━━━━━ Excerpted data ━━━━━

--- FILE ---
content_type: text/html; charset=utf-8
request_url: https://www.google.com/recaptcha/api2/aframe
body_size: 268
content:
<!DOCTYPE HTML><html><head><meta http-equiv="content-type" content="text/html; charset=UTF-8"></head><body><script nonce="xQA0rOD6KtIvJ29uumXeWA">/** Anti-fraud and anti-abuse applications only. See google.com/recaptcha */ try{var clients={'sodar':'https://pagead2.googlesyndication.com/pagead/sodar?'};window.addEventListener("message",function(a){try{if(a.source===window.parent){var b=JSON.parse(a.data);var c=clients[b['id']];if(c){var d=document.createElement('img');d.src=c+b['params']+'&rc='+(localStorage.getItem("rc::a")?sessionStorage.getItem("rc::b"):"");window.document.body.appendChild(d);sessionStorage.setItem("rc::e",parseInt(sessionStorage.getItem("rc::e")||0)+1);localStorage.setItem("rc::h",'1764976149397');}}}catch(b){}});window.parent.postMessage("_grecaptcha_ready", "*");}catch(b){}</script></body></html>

━━━━━
━━━━━ Excerpted data ━━━━━

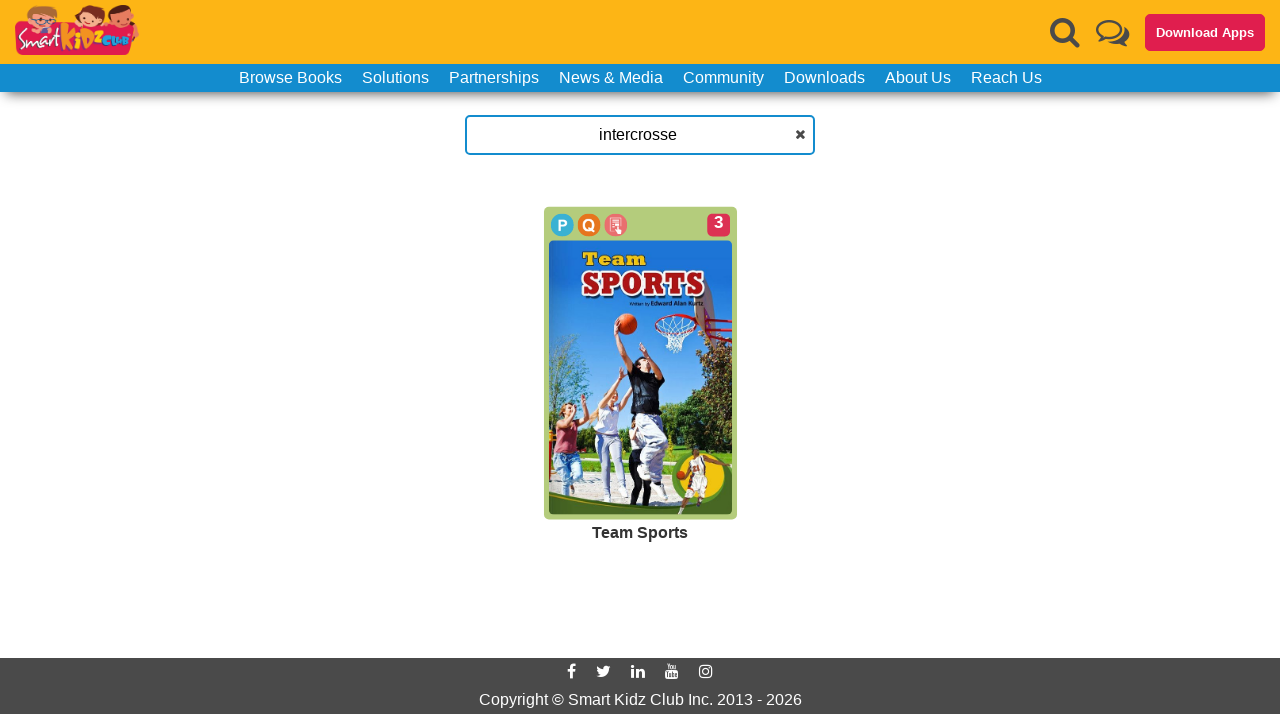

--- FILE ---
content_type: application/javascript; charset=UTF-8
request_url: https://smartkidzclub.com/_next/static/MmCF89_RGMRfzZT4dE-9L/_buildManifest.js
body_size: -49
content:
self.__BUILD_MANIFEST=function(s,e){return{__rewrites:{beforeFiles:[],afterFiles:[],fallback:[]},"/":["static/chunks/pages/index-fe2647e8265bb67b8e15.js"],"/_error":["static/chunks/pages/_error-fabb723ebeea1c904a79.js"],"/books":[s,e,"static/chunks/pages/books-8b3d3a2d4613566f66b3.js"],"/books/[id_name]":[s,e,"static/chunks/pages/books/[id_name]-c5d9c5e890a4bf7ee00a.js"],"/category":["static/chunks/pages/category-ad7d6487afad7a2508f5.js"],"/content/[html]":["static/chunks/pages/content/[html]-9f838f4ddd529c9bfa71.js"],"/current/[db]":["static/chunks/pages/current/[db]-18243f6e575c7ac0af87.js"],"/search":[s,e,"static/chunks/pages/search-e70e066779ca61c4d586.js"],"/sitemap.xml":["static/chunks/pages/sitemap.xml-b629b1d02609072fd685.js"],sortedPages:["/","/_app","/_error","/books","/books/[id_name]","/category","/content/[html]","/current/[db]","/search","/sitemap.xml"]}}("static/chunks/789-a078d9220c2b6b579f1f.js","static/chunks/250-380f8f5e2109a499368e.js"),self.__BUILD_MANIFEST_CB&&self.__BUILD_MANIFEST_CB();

━━━━━
━━━━━ Excerpted data ━━━━━

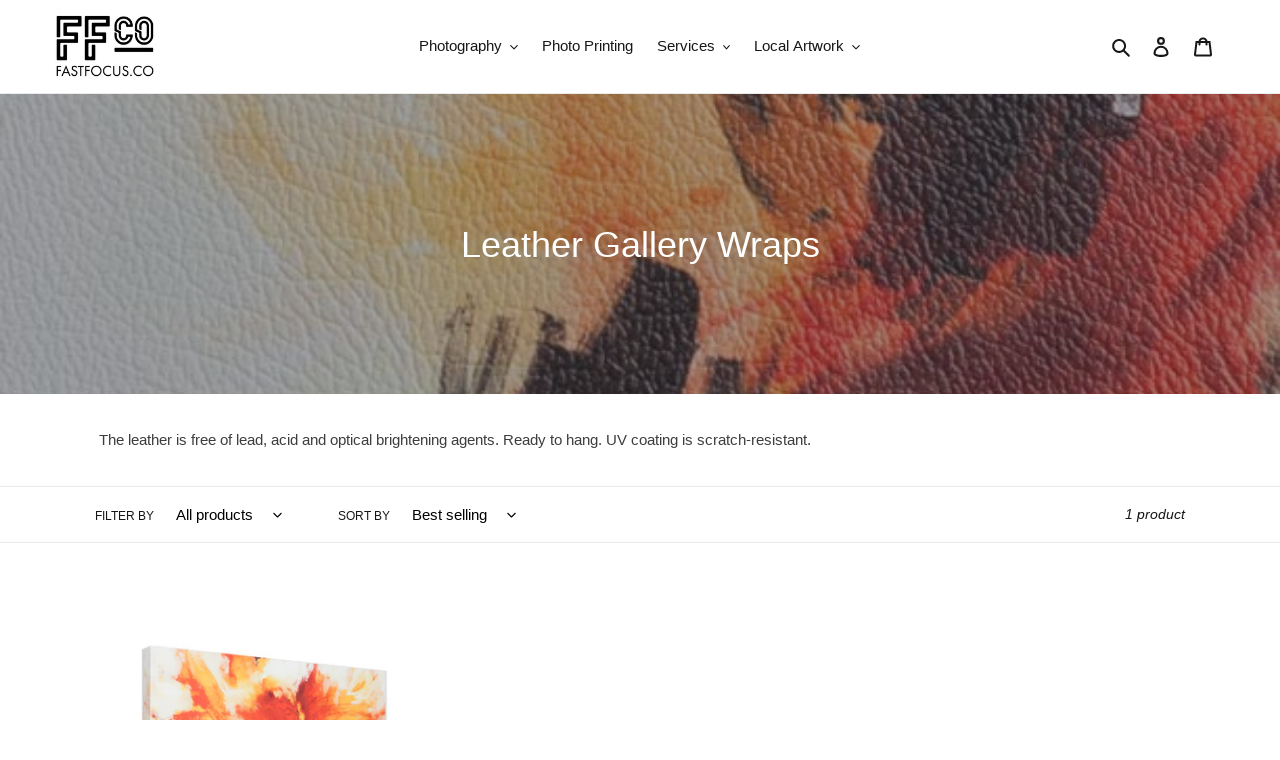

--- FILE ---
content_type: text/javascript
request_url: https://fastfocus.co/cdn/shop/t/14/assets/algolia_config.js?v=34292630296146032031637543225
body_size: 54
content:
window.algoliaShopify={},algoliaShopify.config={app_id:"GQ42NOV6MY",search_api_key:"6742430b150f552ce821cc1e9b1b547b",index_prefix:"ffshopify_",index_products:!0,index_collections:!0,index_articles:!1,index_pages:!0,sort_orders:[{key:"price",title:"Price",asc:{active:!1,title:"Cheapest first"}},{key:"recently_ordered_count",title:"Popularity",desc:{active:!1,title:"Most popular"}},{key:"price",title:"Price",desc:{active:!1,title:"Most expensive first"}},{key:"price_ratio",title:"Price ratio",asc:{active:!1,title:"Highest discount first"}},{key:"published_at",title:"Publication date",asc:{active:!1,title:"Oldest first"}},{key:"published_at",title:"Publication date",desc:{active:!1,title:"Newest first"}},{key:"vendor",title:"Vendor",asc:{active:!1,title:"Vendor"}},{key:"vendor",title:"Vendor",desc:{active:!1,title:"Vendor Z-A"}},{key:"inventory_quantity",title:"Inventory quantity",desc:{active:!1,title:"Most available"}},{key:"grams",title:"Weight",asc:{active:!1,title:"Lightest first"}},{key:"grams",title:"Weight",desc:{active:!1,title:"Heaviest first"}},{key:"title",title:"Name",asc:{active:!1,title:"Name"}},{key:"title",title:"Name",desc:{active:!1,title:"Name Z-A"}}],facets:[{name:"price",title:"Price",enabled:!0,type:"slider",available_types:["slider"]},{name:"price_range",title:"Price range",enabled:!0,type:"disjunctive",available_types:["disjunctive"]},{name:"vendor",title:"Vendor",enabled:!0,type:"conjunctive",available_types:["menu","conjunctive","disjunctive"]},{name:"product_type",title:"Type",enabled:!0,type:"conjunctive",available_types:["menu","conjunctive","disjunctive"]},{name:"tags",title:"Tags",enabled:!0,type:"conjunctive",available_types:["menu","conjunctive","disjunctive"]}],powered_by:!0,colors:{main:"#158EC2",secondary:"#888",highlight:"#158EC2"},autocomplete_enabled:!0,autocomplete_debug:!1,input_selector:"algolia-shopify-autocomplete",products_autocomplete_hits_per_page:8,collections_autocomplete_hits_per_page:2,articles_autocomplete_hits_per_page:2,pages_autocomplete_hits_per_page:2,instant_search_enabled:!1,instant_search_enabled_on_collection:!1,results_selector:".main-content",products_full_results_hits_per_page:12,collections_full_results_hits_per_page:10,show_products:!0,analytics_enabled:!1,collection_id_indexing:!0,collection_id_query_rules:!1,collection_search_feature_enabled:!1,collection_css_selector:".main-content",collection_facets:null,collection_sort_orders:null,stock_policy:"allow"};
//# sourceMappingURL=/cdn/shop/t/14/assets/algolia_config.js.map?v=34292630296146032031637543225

━━━━━

In the records above, locate every line with the string "javascript" and copy it.

> [Solved problem]
content_type: application/javascript; charset=UTF-8
content_type: text/javascript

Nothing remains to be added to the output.